WHAT IS EXPECTED: Every line below should be given again without alteration.
Segment Start: RECORDS TO USE
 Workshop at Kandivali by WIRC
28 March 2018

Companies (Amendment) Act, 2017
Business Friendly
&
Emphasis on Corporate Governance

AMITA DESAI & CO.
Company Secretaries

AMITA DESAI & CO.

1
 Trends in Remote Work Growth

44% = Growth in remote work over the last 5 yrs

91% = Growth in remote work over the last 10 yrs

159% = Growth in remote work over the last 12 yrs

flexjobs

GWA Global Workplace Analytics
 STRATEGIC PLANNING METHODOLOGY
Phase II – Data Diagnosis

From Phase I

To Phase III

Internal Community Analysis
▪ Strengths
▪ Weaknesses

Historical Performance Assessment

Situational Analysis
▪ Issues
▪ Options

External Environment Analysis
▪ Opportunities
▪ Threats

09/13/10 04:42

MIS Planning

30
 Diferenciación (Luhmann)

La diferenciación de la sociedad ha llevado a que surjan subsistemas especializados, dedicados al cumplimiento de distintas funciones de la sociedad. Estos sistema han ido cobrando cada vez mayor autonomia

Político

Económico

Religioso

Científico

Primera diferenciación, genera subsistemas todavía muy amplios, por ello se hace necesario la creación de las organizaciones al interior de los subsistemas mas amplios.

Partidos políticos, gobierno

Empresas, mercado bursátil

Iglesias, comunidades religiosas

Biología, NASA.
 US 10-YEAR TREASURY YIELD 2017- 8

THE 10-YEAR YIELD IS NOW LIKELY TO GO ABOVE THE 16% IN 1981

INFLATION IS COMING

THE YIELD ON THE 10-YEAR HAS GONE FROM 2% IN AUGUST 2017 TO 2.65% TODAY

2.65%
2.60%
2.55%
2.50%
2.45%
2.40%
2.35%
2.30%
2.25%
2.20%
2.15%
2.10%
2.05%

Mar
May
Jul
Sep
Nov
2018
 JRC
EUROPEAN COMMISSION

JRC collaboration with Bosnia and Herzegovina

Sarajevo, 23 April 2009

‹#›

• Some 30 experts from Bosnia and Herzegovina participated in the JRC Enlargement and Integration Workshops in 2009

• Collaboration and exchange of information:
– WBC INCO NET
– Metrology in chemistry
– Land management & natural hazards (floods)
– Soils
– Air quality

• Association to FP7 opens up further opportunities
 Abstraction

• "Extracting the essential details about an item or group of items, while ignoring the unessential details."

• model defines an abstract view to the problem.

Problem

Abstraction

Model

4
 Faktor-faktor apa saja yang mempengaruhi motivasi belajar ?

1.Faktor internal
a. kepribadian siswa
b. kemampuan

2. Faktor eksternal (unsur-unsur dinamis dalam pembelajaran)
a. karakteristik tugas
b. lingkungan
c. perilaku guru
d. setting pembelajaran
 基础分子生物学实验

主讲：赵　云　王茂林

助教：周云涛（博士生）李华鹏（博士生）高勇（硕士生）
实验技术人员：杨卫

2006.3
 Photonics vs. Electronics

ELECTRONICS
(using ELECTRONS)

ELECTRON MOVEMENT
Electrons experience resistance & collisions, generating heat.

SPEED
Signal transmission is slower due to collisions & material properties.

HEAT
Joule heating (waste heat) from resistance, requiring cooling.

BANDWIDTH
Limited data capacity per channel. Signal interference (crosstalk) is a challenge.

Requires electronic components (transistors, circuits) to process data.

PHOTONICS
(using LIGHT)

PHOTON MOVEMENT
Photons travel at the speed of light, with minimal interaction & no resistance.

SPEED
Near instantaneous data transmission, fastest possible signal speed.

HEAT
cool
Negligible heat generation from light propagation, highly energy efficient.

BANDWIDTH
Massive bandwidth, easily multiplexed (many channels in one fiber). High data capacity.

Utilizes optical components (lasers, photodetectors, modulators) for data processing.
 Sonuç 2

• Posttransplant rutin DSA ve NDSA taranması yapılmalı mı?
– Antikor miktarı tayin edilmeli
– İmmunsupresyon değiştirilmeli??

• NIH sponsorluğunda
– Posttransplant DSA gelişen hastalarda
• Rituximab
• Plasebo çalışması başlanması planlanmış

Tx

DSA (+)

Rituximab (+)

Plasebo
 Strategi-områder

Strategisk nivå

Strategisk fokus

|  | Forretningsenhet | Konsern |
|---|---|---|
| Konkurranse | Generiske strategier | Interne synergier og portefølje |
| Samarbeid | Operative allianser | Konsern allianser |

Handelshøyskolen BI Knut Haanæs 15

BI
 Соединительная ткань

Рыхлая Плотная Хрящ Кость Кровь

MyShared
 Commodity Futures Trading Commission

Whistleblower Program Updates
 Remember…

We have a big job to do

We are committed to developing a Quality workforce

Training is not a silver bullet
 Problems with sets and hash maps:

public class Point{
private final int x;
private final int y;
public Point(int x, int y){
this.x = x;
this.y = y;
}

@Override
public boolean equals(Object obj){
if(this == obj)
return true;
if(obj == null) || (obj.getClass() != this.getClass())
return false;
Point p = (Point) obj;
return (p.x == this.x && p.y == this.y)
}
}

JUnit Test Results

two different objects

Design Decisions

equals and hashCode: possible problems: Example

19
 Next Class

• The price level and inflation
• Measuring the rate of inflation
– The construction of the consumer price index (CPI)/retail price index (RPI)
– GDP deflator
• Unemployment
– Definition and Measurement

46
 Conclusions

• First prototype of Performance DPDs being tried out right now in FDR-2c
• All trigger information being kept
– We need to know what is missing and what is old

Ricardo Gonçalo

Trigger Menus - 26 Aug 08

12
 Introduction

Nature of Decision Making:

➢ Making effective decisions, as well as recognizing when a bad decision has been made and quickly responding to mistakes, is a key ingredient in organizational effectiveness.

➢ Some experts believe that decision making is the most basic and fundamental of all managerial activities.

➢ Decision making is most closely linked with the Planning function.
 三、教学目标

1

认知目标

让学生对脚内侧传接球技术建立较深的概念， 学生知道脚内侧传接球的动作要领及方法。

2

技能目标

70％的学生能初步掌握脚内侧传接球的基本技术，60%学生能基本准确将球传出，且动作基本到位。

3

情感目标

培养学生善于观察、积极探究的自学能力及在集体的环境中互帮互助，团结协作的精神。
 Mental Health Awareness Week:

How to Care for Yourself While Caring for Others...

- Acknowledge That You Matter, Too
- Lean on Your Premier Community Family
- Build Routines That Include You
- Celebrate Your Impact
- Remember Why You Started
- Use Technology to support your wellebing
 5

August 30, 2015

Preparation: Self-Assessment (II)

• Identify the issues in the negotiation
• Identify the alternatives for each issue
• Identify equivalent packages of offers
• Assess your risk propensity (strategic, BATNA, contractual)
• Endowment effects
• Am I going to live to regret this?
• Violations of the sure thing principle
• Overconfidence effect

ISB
Segment End: RECORDS TO USE
TASK OUTPUT:
 Workshop at Kandivali by WIRC
28 March 2018

Companies (Amendment) Act, 2017
Business Friendly
&
Emphasis on Corporate Governance

AMITA DESAI & CO.
Company Secretaries

AMITA DESAI & CO.

1
 Trends in Remote Work Growth

44% = Growth in remote work over the last 5 yrs

91% = Growth in remote work over the last 10 yrs

159% = Growth in remote work over the last 12 yrs

flexjobs

GWA Global Workplace Analytics
 STRATEGIC PLANNING METHODOLOGY
Phase II – Data Diagnosis

From Phase I

To Phase III

Internal Community Analysis
▪ Strengths
▪ Weaknesses

Historical Performance Assessment

Situational Analysis
▪ Issues
▪ Options

External Environment Analysis
▪ Opportunities
▪ Threats

09/13/10 04:42

MIS Planning

30
 Diferenciación (Luhmann)

La diferenciación de la sociedad ha llevado a que surjan subsistemas especializados, dedicados al cumplimiento de distintas funciones de la sociedad. Estos sistema han ido cobrando cada vez mayor autonomia

Político

Económico

Religioso

Científico

Primera diferenciación, genera subsistemas todavía muy amplios, por ello se hace necesario la creación de las organizaciones al interior de los subsistemas mas amplios.

Partidos políticos, gobierno

Empresas, mercado bursátil

Iglesias, comunidades religiosas

Biología, NASA.
 US 10-YEAR TREASURY YIELD 2017- 8

THE 10-YEAR YIELD IS NOW LIKELY TO GO ABOVE THE 16% IN 1981

INFLATION IS COMING

THE YIELD ON THE 10-YEAR HAS GONE FROM 2% IN AUGUST 2017 TO 2.65% TODAY

2.65%
2.60%
2.55%
2.50%
2.45%
2.40%
2.35%
2.30%
2.25%
2.20%
2.15%
2.10%
2.05%

Mar
May
Jul
Sep
Nov
2018
 JRC
EUROPEAN COMMISSION

JRC collaboration with Bosnia and Herzegovina

Sarajevo, 23 April 2009

‹#›

• Some 30 experts from Bosnia and Herzegovina participated in the JRC Enlargement and Integration Workshops in 2009

• Collaboration and exchange of information:
– WBC INCO NET
– Metrology in chemistry
– Land management & natural hazards (floods)
– Soils
– Air quality

• Association to FP7 opens up further opportunities
 Abstraction

• "Extracting the essential details about an item or group of items, while ignoring the unessential details."

• model defines an abstract view to the problem.

Problem

Abstraction

Model

4
 Faktor-faktor apa saja yang mempengaruhi motivasi belajar ?

1.Faktor internal
a. kepribadian siswa
b. kemampuan

2. Faktor eksternal (unsur-unsur dinamis dalam pembelajaran)
a. karakteristik tugas
b. lingkungan
c. perilaku guru
d. setting pembelajaran
 基础分子生物学实验

主讲：赵　云　王茂林

助教：周云涛（博士生）李华鹏（博士生）高勇（硕士生）
实验技术人员：杨卫

2006.3
 Photonics vs. Electronics

ELECTRONICS
(using ELECTRONS)

ELECTRON MOVEMENT
Electrons experience resistance & collisions, generating heat.

SPEED
Signal transmission is slower due to collisions & material properties.

HEAT
Joule heating (waste heat) from resistance, requiring cooling.

BANDWIDTH
Limited data capacity per channel. Signal interference (crosstalk) is a challenge.

Requires electronic components (transistors, circuits) to process data.

PHOTONICS
(using LIGHT)

PHOTON MOVEMENT
Photons travel at the speed of light, with minimal interaction & no resistance.

SPEED
Near instantaneous data transmission, fastest possible signal speed.

HEAT
cool
Negligible heat generation from light propagation, highly energy efficient.

BANDWIDTH
Massive bandwidth, easily multiplexed (many channels in one fiber). High data capacity.

Utilizes optical components (lasers, photodetectors, modulators) for data processing.
 Sonuç 2

• Posttransplant rutin DSA ve NDSA taranması yapılmalı mı?
– Antikor miktarı tayin edilmeli
– İmmunsupresyon değiştirilmeli??

• NIH sponsorluğunda
– Posttransplant DSA gelişen hastalarda
• Rituximab
• Plasebo çalışması başlanması planlanmış

Tx

DSA (+)

Rituximab (+)

Plasebo
 Strategi-områder

Strategisk nivå

Strategisk fokus

|  | Forretningsenhet | Konsern |
|---|---|---|
| Konkurranse | Generiske strategier | Interne synergier og portefølje |
| Samarbeid | Operative allianser | Konsern allianser |

Handelshøyskolen BI Knut Haanæs 15

BI
 Соединительная ткань

Рыхлая Плотная Хрящ Кость Кровь

MyShared
 Commodity Futures Trading Commission

Whistleblower Program Updates
 Remember…

We have a big job to do

We are committed to developing a Quality workforce

Training is not a silver bullet
 Problems with sets and hash maps:

public class Point{
private final int x;
private final int y;
public Point(int x, int y){
this.x = x;
this.y = y;
}

@Override
public boolean equals(Object obj){
if(this == obj)
return true;
if(obj == null) || (obj.getClass() != this.getClass())
return false;
Point p = (Point) obj;
return (p.x == this.x && p.y == this.y)
}
}

JUnit Test Results

two different objects

Design Decisions

equals and hashCode: possible problems: Example

19
 Next Class

• The price level and inflation
• Measuring the rate of inflation
– The construction of the consumer price index (CPI)/retail price index (RPI)
– GDP deflator
• Unemployment
– Definition and Measurement

46
 Conclusions

• First prototype of Performance DPDs being tried out right now in FDR-2c
• All trigger information being kept
– We need to know what is missing and what is old

Ricardo Gonçalo

Trigger Menus - 26 Aug 08

12
 Introduction

Nature of Decision Making:

➢ Making effective decisions, as well as recognizing when a bad decision has been made and quickly responding to mistakes, is a key ingredient in organizational effectiveness.

➢ Some experts believe that decision making is the most basic and fundamental of all managerial activities.

➢ Decision making is most closely linked with the Planning function.
 三、教学目标

1

认知目标

让学生对脚内侧传接球技术建立较深的概念， 学生知道脚内侧传接球的动作要领及方法。

2

技能目标

70％的学生能初步掌握脚内侧传接球的基本技术，60%学生能基本准确将球传出，且动作基本到位。

3

情感目标

培养学生善于观察、积极探究的自学能力及在集体的环境中互帮互助，团结协作的精神。
 Mental Health Awareness Week:

How to Care for Yourself While Caring for Others...

- Acknowledge That You Matter, Too
- Lean on Your Premier Community Family
- Build Routines That Include You
- Celebrate Your Impact
- Remember Why You Started
- Use Technology to support your wellebing
 5

August 30, 2015

Preparation: Self-Assessment (II)

• Identify the issues in the negotiation
• Identify the alternatives for each issue
• Identify equivalent packages of offers
• Assess your risk propensity (strategic, BATNA, contractual)
• Endowment effects
• Am I going to live to regret this?
• Violations of the sure thing principle
• Overconfidence effect

ISB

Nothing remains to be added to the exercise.